→ THE PROBLEM:
The task calls for every entry to be printed word for word, without the images.

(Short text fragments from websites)
§

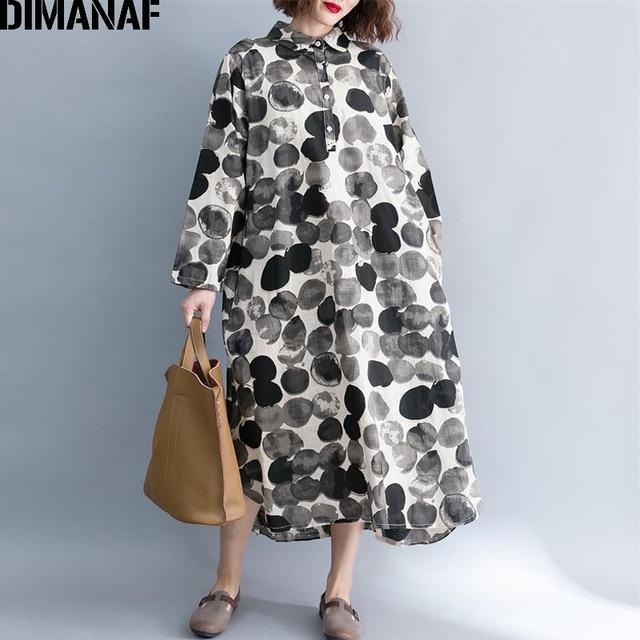 47aa57a5430 DIMANAF Women Long Dresses Plus Size Elegant Ladies Vintage Linen Vestidos  Female Clothes Print Dot Loose Oversized 2018 Autumn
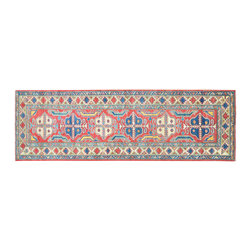 1800-Get-A-Rug - Tribal Design Kazak Runner Hand Knotted Rug Sh11815 - About Tribal & Geometric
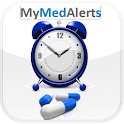 My Med Alerts icon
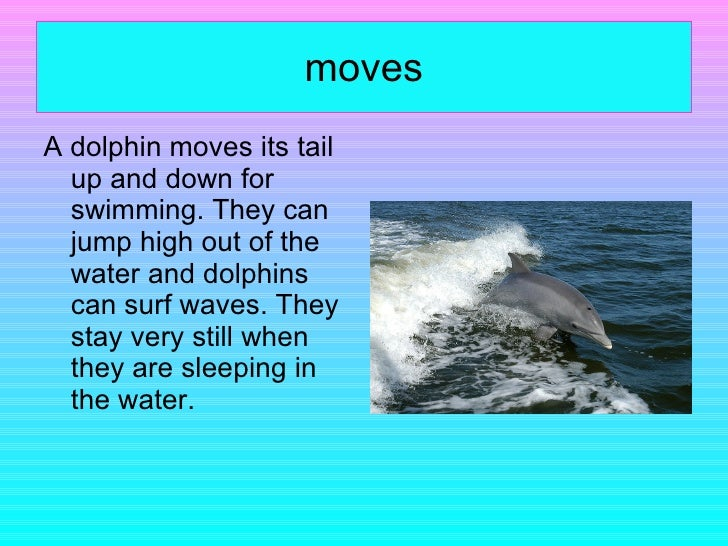 A Quantitative Analysis of Pulsed Signals Emitted by Wild Bottlenose Dolphins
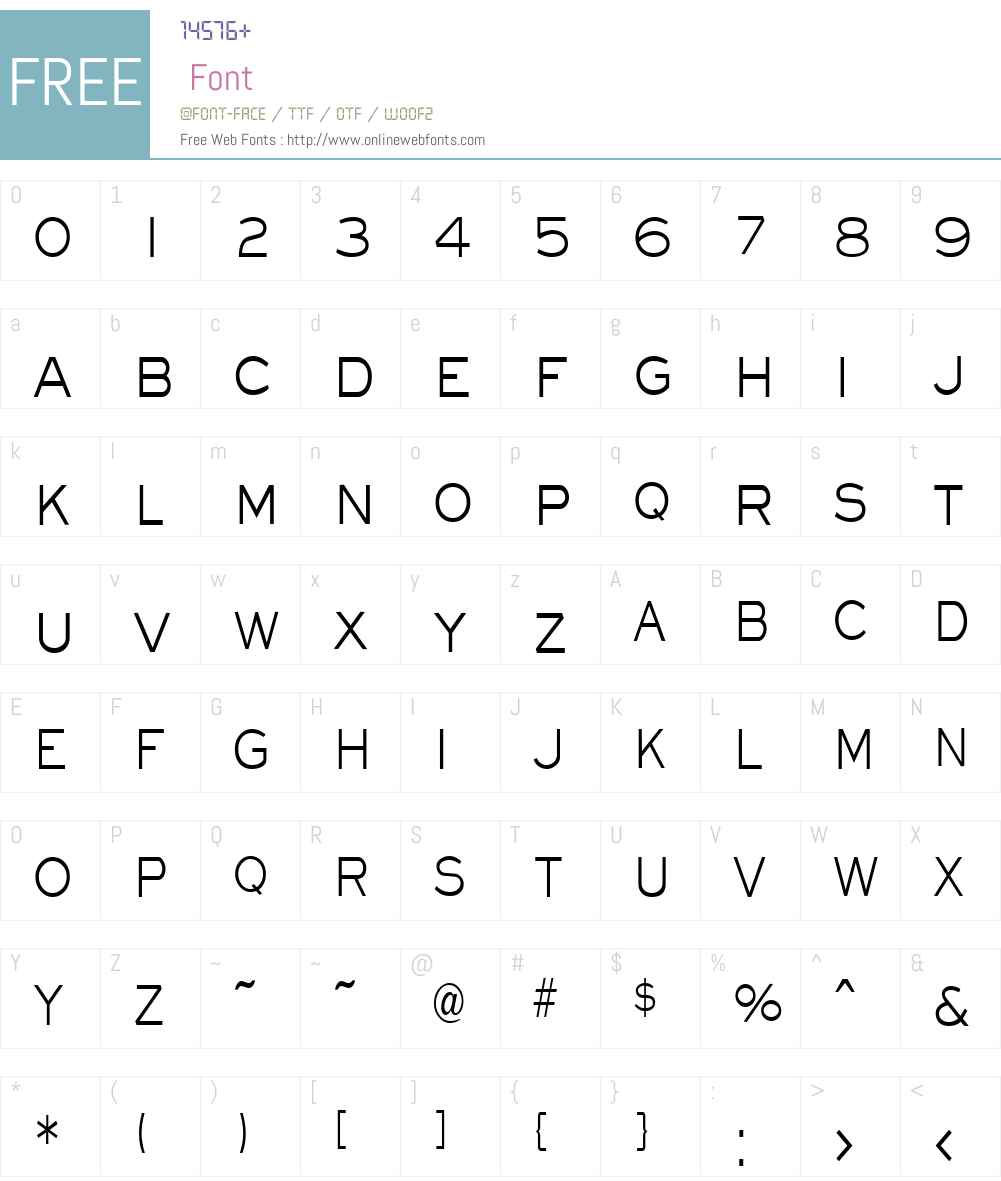 EyechartCondensed Font Screenshots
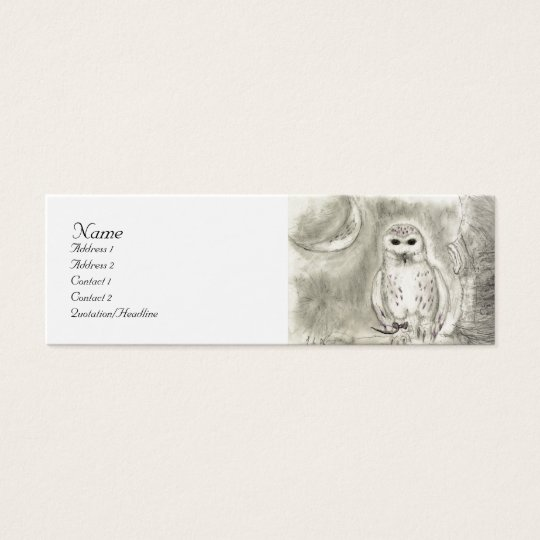 Snowy owl Profile Card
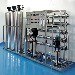 喷涂清洗水纯化水处理,一体化污水废水处理,去离子水厂家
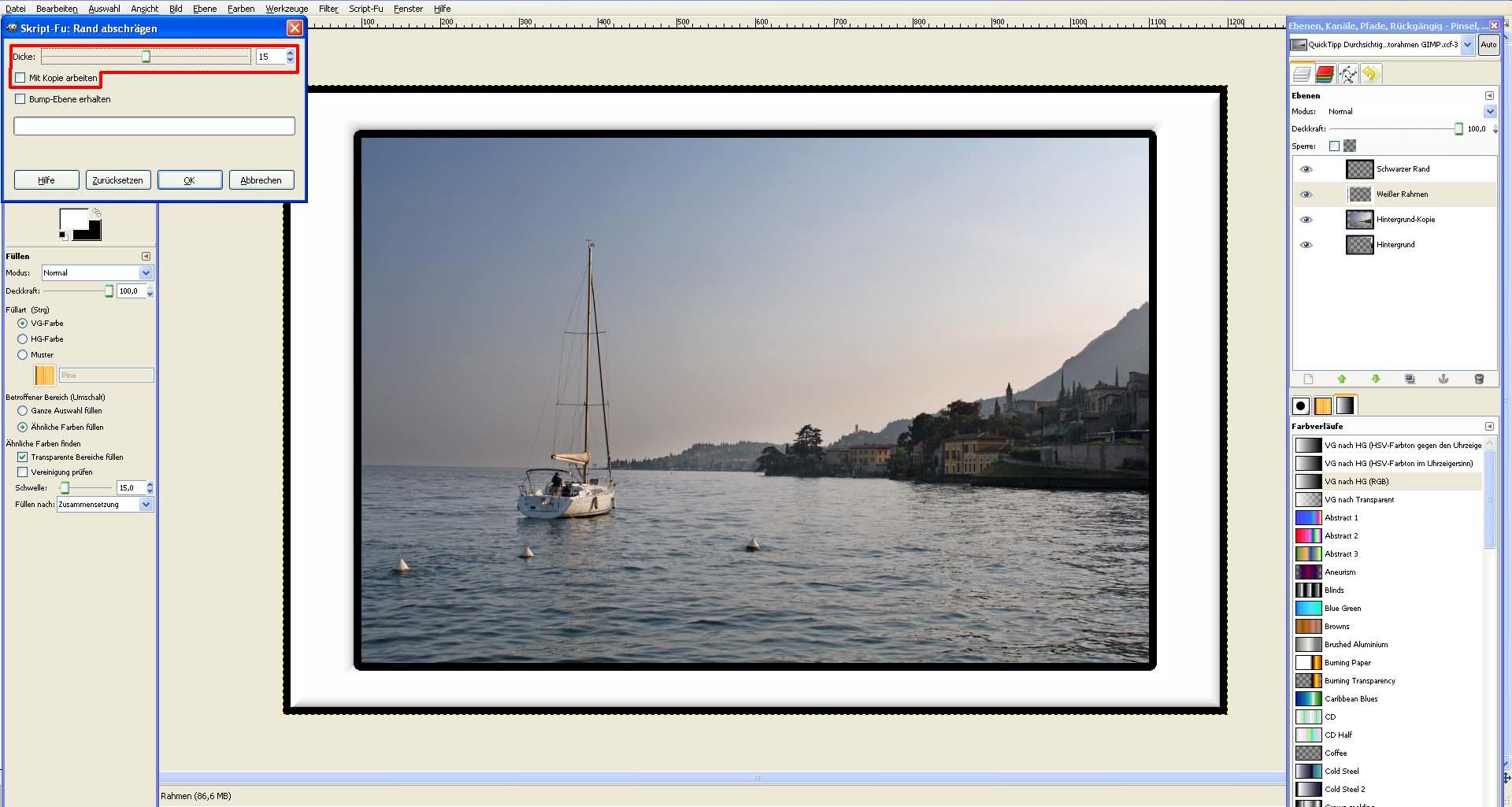 Erfreut Bilderrahmen Bearbeiten Fotos - Benutzerdefinierte ...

§

→ SOLUTION BELOW:
 47aa57a5430 DIMANAF Women Long Dresses Plus Size Elegant Ladies Vintage Linen Vestidos  Female Clothes Print Dot Loose Oversized 2018 Autumn
 1800-Get-A-Rug - Tribal Design Kazak Runner Hand Knotted Rug Sh11815 - About Tribal & Geometric
 My Med Alerts icon
 A Quantitative Analysis of Pulsed Signals Emitted by Wild Bottlenose Dolphins
 EyechartCondensed Font Screenshots
 Snowy owl Profile Card
 喷涂清洗水纯化水处理,一体化污水废水处理,去离子水厂家
 Erfreut Bilderrahmen Bearbeiten Fotos - Benutzerdefinierte ...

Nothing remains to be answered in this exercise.